Catching Fire is Suzanne Ryan's second entry in her Hunger Games Trilogy (the next book is due out this summer), and as with her first, the thing is like crack cocaine. Unless you have a much stronger fiction reading constitution than I do, you will be up late finishing it. It picks up where the first book leaves off, with Katniss Everdeen having won the vicious games (for a description, go to my last blog post - the link is above). Her win and its circumstances has helped foment dissent in Panem (the post-apocalyptic country that used to be the United States), and the government is responding the way dictatorships usually respond to imminent revolution - with brutality.
I loved this book. Collins writes popular fiction the way it should be done - clearly, intelligently, and grippingly. Unlike Dan Brown and his ilk, she can write. I found the love triangle in the first book to be somewhat irksome, but in this one I had no problem with it. Katness has been put in an untenable situation. She is being pulled and manipulated by President Snow and his government, by the media (government run), by the burgeoning revolutionary forces who see her as a symbol of their cause, by her neighbors who mostly want to keep their heads down and to work and not starve. Her romantic life has lost all sense of authenticity, as part of her popular "character" (think in terms of reality television) is the romance with her fellow Hunger Games contestant, Peeta, which started off as a lie, but there may be real feelings there, but there has been so much dissembling at this point, no sane person would be able to see their way clearly. This is complicated stuff for a book aimed at 14 year olds.

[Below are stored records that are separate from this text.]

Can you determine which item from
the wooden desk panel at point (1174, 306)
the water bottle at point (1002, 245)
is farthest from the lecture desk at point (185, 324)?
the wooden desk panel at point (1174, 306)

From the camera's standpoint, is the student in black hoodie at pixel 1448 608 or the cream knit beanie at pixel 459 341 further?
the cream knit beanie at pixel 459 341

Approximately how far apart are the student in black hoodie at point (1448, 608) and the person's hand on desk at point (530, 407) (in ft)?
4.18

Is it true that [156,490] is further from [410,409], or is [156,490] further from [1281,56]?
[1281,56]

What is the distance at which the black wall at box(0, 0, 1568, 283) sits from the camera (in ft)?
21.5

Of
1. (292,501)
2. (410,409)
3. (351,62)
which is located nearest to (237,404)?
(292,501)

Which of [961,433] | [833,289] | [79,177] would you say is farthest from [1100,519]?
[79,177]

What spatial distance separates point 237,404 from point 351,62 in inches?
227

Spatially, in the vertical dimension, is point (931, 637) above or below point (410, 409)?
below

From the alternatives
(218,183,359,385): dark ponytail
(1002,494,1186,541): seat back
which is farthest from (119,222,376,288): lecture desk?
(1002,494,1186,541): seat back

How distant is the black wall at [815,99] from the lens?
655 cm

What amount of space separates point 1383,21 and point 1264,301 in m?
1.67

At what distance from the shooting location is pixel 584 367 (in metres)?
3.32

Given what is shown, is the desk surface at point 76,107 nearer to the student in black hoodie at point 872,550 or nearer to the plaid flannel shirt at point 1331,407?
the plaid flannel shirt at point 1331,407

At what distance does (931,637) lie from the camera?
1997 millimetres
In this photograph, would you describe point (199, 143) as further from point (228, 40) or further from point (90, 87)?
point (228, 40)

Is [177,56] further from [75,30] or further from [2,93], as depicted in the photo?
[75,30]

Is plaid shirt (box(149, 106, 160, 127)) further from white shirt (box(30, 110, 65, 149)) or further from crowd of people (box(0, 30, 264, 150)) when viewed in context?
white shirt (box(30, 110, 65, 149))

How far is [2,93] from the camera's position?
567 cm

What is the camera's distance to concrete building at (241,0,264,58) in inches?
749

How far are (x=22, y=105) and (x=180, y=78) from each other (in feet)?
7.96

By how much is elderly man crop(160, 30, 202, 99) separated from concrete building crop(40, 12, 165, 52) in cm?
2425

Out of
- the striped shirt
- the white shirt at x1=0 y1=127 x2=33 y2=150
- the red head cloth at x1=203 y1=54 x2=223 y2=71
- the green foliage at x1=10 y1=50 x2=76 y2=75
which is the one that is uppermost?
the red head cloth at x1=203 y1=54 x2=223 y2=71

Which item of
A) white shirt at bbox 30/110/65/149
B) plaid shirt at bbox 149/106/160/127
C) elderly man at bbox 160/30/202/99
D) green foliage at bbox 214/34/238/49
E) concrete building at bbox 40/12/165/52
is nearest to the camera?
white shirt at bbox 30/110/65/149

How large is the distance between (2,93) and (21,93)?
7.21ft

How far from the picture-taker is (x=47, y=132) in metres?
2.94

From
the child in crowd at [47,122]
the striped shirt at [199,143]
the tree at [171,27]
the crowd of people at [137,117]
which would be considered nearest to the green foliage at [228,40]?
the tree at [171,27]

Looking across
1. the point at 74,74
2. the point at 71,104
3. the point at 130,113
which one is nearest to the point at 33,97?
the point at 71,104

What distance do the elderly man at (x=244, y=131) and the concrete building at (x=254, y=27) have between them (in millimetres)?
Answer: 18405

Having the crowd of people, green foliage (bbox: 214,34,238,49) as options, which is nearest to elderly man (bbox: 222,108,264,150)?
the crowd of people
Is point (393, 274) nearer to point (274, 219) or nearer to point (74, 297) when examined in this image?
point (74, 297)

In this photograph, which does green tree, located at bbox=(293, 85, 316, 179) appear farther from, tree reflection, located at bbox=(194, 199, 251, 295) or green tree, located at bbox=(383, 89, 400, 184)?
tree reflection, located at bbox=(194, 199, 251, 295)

Collins has created a real-seeming, tough world. Very bad things happen to people we like. When the government cracks down, it is like the Soviet Union under Stalin. There is no reality, only "reality". People inform on each other, no one trusts that the phones or their homes aren't bugged. As the book ends, true revolution has begun and I'm extremely curious to see what will happen. The government Collins has invented is a nightmare, but she's smart enough to make Katniss suspicious of the revolutionary forces who hold her natural sympathies. They act with the expedience and disregard for individual life that is endemic in revolutions. This isn't Luke and friends defeating the Empire, for which Collins should be commended. I think her books might actually be kind of great. Katniss is a terrific hero, in the great tradition of heroes: she's reluctant to be one. I also love that her toughness and resilience comes from the life she's led: not from special training, or magic skills, or the kiss of a good witch. She's a good hunter because she was brutally poor and her father was dead. She's tough because if she wasn't she wouldn't have survived the famine and poverty of her mining town. The only fault I found with the book, was the one that is endemic to middle books in trilogies - there is a lot of dealing with the repercussions of book one and leading into the final conflicts of book three. That said, even with another round of Hunger Games, I didn't find it to be particularly repetitive, and am avidly looking forward to the next installment.
Mockingjay - book #3 - is out on August 24.